ASSIGNMENT: Within the listing that follows, reproduce exactly the lines starting at the line with "XALQARO MOLIYA 195-GURUH RAJAPOVA MAHFUZA" and ending at the line with "4. Find an antiderivative", inclusive, and only those. Pictures are dropped.

GIVEN RECORDS:
□ □ □ □ □
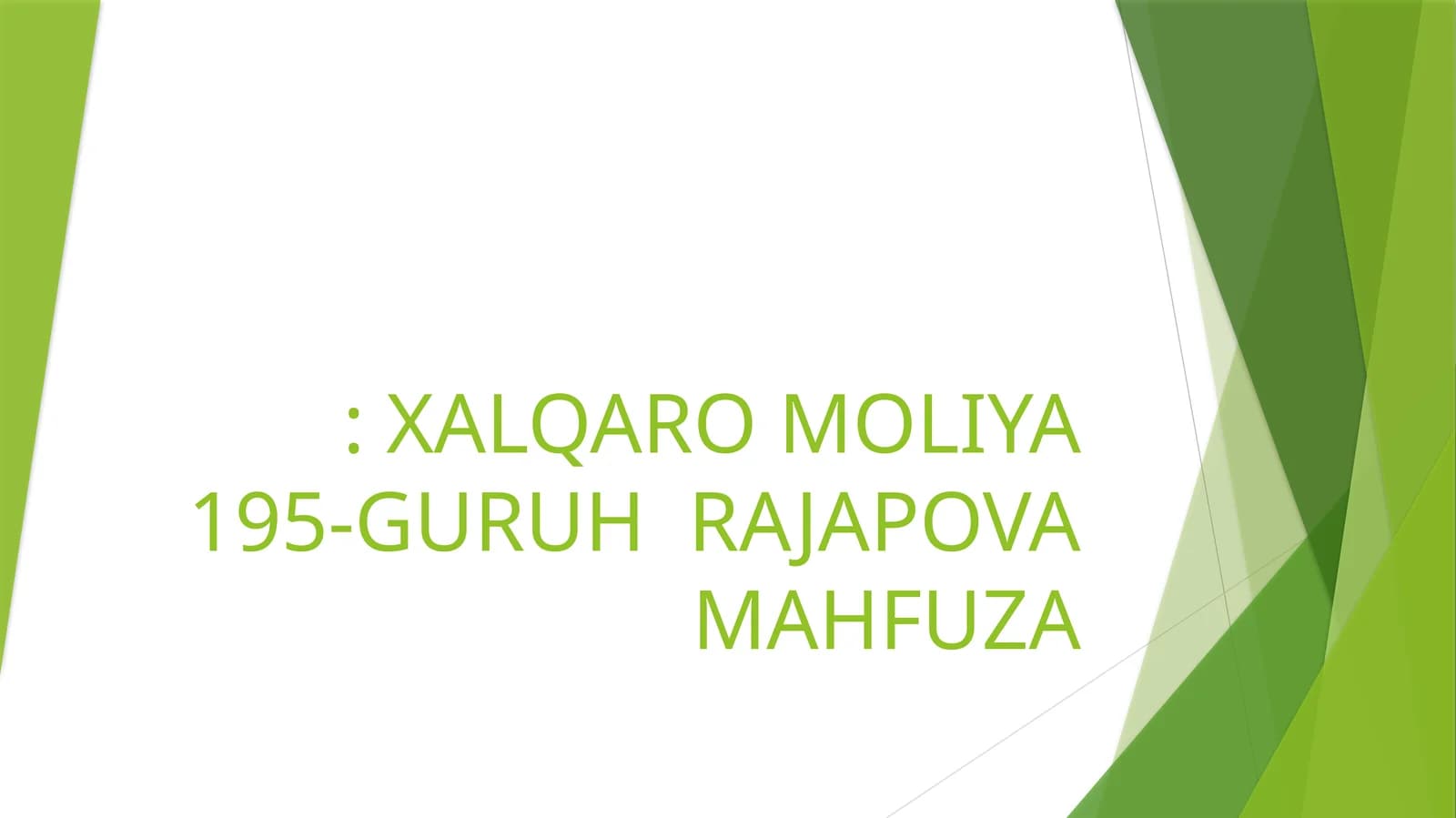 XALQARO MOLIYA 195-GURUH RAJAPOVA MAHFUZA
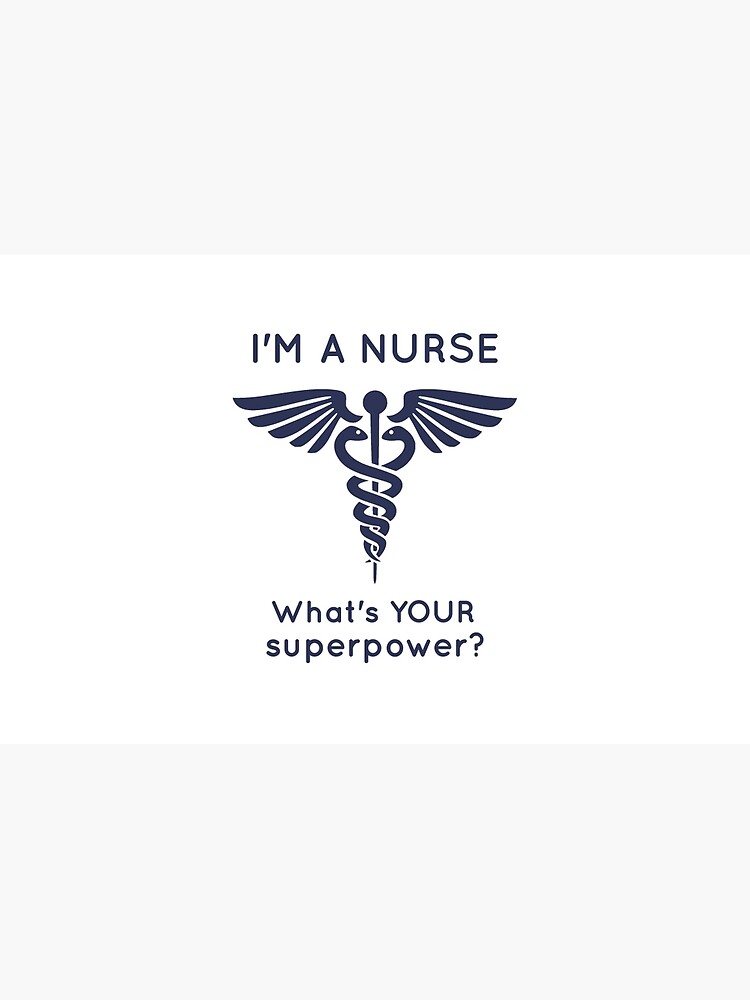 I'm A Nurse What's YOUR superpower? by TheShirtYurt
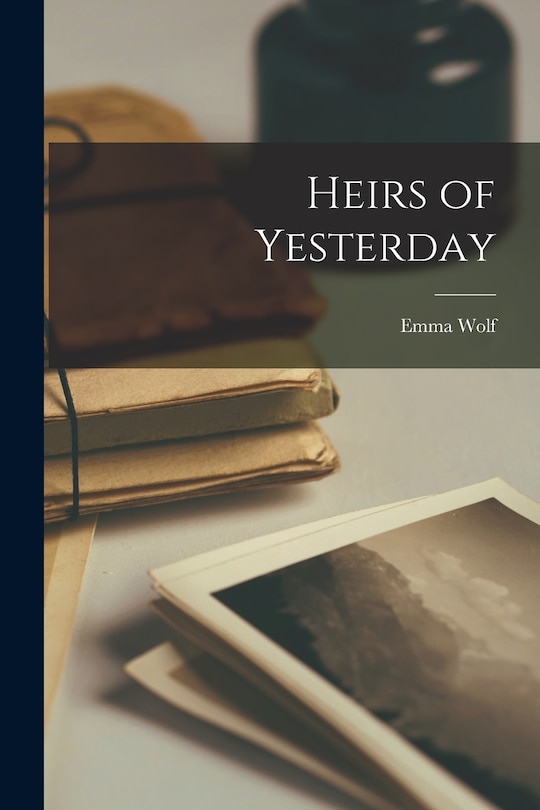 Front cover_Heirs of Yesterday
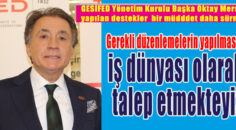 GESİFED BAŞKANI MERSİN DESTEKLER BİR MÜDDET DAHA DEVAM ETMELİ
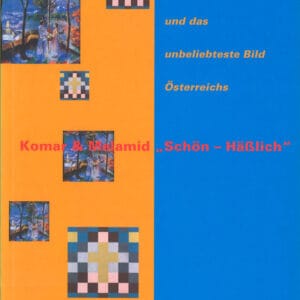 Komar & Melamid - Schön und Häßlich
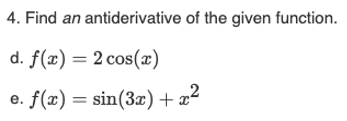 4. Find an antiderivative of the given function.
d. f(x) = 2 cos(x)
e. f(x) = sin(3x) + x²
□ □ □ □ □
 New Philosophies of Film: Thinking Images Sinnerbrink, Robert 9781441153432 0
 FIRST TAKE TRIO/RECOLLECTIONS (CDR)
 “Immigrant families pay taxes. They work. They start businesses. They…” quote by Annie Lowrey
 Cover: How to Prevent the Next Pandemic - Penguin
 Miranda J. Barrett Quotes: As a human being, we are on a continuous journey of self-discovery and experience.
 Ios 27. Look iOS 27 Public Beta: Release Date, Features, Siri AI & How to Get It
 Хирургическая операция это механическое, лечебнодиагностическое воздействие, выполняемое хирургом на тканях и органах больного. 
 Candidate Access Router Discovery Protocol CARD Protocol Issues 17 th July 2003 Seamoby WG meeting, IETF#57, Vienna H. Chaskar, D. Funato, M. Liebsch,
□ □ □ □ □
EXERCISE SOLUTION:
 XALQARO MOLIYA 195-GURUH RAJAPOVA MAHFUZA
 I'm A Nurse What's YOUR superpower? by TheShirtYurt
 Front cover_Heirs of Yesterday
 GESİFED BAŞKANI MERSİN DESTEKLER BİR MÜDDET DAHA DEVAM ETMELİ
 Komar & Melamid - Schön und Häßlich
 4. Find an antiderivative of the given function.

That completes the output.